**PROBLEM TO SOLVE**
From the line containing "At what distance does" through the end of the data, reproduce the lines, substituting "thick foliage" for "dense vegetation" and leaving everything else unchanged.

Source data
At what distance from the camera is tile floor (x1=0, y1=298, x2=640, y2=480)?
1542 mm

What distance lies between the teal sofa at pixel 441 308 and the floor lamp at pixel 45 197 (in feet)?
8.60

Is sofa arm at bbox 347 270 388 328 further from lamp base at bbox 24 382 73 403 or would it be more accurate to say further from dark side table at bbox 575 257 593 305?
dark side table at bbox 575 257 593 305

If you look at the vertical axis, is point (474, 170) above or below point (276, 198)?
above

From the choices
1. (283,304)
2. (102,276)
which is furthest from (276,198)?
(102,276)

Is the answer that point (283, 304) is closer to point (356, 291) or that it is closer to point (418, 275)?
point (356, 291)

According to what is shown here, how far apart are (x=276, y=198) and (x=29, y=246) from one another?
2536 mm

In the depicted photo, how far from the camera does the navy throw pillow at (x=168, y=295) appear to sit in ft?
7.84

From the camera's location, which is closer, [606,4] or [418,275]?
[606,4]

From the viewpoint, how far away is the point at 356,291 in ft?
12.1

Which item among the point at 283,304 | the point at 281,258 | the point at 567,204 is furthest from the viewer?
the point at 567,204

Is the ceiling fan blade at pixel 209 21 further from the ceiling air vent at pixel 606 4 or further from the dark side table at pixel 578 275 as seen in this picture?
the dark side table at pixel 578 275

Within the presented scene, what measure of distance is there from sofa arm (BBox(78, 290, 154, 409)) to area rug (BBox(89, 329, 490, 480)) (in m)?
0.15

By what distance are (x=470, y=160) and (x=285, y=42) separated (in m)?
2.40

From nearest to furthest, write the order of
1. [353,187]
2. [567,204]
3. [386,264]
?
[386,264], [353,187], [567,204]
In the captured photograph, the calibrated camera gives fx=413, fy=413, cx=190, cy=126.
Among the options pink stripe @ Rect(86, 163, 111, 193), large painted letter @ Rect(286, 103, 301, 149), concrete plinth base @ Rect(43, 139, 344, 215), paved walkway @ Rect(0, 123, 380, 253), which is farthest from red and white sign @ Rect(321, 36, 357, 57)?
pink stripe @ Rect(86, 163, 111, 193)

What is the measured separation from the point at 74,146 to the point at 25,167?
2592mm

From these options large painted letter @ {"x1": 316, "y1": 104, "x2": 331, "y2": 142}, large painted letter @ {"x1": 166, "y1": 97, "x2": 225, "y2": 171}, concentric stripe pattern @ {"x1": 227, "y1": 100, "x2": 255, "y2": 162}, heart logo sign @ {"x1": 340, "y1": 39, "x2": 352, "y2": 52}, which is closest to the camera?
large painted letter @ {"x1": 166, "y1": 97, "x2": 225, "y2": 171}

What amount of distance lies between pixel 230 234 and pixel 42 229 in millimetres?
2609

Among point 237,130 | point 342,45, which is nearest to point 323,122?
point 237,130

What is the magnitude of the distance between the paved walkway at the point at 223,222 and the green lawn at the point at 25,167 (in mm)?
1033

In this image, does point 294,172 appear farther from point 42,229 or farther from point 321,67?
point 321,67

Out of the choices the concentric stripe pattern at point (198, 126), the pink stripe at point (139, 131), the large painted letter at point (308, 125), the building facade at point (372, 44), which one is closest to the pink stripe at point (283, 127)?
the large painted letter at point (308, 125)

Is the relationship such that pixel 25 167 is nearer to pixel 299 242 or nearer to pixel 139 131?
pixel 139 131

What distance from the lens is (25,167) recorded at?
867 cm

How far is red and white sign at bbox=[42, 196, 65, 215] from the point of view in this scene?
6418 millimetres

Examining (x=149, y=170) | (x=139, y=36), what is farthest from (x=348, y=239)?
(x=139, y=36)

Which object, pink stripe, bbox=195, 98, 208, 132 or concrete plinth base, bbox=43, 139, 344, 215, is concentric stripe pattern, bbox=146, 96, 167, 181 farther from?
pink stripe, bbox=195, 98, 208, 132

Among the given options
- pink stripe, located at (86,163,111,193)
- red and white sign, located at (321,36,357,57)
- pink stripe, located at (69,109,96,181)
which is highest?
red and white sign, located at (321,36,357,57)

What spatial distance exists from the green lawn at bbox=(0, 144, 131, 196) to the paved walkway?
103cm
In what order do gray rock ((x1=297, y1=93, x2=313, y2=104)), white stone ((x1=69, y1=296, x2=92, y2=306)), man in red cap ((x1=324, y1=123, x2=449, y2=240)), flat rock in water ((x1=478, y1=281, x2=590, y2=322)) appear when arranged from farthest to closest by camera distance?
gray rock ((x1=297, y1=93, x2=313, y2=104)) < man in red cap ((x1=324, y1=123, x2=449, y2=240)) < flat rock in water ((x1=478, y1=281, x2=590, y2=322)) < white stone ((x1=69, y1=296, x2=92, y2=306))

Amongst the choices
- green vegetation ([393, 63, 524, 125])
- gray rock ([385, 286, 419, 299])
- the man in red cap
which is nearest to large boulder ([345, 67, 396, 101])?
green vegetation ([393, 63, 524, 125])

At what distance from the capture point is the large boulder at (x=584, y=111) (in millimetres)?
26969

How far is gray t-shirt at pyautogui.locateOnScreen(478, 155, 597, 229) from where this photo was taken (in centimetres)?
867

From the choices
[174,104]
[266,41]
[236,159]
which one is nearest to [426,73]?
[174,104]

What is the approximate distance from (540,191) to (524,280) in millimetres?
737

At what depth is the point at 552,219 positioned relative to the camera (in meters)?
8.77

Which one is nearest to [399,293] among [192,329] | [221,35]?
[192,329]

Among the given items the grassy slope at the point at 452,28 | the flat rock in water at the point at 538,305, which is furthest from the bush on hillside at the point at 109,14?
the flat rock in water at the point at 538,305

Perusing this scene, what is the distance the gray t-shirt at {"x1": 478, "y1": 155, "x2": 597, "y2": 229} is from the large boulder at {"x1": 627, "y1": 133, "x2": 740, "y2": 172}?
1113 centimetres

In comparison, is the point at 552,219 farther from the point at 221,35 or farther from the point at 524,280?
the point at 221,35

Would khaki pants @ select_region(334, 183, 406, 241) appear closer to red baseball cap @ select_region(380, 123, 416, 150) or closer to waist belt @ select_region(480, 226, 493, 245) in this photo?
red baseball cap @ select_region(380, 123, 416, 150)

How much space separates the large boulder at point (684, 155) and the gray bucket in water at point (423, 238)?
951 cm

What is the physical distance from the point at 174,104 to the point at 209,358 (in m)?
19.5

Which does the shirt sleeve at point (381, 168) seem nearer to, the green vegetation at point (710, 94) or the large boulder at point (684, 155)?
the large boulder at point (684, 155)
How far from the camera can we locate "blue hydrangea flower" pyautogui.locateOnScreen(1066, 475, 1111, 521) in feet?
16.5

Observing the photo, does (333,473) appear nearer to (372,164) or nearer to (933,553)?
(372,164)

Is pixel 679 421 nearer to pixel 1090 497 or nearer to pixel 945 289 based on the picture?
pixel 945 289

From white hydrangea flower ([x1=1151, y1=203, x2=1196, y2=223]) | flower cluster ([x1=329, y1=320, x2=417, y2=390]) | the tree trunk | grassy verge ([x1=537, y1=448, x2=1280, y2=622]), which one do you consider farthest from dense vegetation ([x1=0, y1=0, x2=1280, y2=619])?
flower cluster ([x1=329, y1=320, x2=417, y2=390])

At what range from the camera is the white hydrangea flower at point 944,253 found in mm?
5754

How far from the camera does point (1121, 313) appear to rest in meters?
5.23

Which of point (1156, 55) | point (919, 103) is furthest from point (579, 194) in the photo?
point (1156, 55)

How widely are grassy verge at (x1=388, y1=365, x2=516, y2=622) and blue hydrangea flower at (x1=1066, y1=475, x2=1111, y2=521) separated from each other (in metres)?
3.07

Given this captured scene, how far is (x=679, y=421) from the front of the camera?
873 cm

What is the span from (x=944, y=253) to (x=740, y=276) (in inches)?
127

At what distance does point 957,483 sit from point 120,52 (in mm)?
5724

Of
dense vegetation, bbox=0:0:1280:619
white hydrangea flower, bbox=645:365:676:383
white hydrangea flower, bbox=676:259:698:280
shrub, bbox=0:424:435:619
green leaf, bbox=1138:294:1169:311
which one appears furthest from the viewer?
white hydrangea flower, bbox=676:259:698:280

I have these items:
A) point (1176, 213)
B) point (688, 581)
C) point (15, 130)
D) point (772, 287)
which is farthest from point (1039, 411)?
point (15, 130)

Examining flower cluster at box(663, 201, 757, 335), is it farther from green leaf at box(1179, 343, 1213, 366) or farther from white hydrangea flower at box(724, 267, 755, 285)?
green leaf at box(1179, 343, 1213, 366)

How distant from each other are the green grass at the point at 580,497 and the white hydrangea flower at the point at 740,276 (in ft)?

**CORRECT RESULT**
At what distance does point 957,483 sit from point 120,52 (in mm)?
5724

Of
thick foliage, bbox=0:0:1280:619
white hydrangea flower, bbox=645:365:676:383
white hydrangea flower, bbox=676:259:698:280
shrub, bbox=0:424:435:619
green leaf, bbox=1138:294:1169:311
which one appears furthest from the viewer?
white hydrangea flower, bbox=676:259:698:280

I have these items:
A) point (1176, 213)
B) point (688, 581)
C) point (15, 130)
D) point (772, 287)
which is farthest from point (1039, 411)?
point (15, 130)

Examining flower cluster at box(663, 201, 757, 335), is it farther from green leaf at box(1179, 343, 1213, 366) or farther from white hydrangea flower at box(724, 267, 755, 285)?
green leaf at box(1179, 343, 1213, 366)

How distant from each other are the green grass at the point at 580,497 and the white hydrangea flower at the point at 740,276 (in ft)?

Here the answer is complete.